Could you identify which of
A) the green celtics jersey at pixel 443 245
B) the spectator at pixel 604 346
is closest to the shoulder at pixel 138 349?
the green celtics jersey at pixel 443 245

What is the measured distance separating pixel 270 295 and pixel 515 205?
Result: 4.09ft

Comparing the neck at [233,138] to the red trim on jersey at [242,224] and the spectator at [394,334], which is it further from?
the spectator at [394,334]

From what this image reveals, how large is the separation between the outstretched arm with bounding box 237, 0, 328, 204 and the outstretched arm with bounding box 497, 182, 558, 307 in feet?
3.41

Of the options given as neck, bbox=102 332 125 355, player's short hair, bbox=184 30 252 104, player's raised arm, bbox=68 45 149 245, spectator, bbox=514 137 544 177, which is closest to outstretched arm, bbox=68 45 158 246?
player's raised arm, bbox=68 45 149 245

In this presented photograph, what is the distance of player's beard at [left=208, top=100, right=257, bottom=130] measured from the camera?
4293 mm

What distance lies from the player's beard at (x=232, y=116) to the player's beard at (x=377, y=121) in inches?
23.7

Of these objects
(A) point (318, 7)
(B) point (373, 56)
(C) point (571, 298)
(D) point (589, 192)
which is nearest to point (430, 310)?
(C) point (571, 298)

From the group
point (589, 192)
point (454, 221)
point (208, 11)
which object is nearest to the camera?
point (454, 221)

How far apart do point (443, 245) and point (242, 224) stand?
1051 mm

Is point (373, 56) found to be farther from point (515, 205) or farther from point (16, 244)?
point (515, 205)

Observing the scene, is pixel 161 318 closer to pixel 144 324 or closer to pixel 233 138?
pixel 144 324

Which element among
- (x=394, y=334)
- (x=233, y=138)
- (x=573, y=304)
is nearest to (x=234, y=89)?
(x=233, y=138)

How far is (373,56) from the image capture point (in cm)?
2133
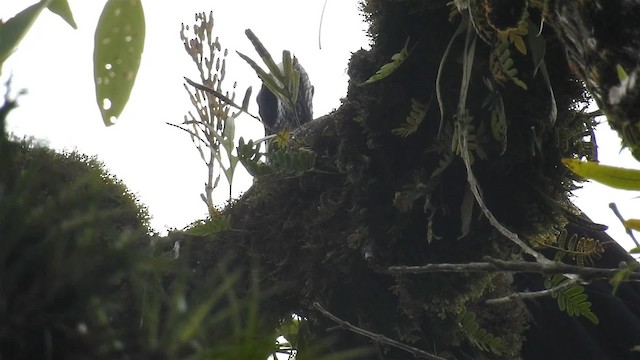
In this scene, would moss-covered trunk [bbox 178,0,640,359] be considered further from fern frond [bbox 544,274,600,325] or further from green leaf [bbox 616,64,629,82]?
green leaf [bbox 616,64,629,82]

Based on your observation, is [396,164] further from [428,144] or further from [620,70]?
[620,70]

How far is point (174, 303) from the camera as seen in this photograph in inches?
12.2

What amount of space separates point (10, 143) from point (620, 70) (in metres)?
0.41

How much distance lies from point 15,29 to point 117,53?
11 cm

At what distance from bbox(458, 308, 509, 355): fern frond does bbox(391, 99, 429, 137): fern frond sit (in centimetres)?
33

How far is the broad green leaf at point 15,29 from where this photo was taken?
21.6 inches

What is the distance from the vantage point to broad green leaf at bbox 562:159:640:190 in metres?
0.58

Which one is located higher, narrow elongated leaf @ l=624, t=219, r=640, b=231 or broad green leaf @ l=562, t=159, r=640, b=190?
broad green leaf @ l=562, t=159, r=640, b=190

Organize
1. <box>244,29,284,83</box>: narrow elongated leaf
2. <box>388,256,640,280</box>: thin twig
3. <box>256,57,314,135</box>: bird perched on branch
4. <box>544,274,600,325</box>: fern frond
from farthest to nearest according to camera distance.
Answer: <box>256,57,314,135</box>: bird perched on branch
<box>244,29,284,83</box>: narrow elongated leaf
<box>544,274,600,325</box>: fern frond
<box>388,256,640,280</box>: thin twig

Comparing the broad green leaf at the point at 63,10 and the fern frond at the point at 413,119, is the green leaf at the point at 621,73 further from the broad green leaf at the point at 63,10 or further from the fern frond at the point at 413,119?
the fern frond at the point at 413,119

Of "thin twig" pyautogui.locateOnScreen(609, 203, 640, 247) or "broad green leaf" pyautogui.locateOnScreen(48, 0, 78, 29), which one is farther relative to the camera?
"broad green leaf" pyautogui.locateOnScreen(48, 0, 78, 29)

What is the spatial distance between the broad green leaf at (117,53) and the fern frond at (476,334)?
811mm

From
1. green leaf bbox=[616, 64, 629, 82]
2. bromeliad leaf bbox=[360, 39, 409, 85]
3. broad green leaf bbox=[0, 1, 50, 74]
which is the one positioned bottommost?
green leaf bbox=[616, 64, 629, 82]

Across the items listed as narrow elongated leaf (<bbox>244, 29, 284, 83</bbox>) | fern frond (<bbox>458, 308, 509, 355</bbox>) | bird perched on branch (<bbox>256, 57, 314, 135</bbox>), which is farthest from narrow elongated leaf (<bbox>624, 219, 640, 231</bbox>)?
bird perched on branch (<bbox>256, 57, 314, 135</bbox>)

What needs to be done
Transcribe word for word the lines from the one holding "What is the spatial" to the last line of the listing above, inclusive.

The answer
What is the spatial distance between the broad green leaf at (117,53) and the fern frond at (476,334)?
811mm

From
1. green leaf bbox=[616, 64, 629, 82]
2. bromeliad leaf bbox=[360, 39, 409, 85]
3. broad green leaf bbox=[0, 1, 50, 74]
which is the one positioned bottommost?
green leaf bbox=[616, 64, 629, 82]

Across the items listed as narrow elongated leaf (<bbox>244, 29, 284, 83</bbox>) | fern frond (<bbox>458, 308, 509, 355</bbox>) | bird perched on branch (<bbox>256, 57, 314, 135</bbox>), which is farthest from narrow elongated leaf (<bbox>624, 219, 640, 231</bbox>)?
bird perched on branch (<bbox>256, 57, 314, 135</bbox>)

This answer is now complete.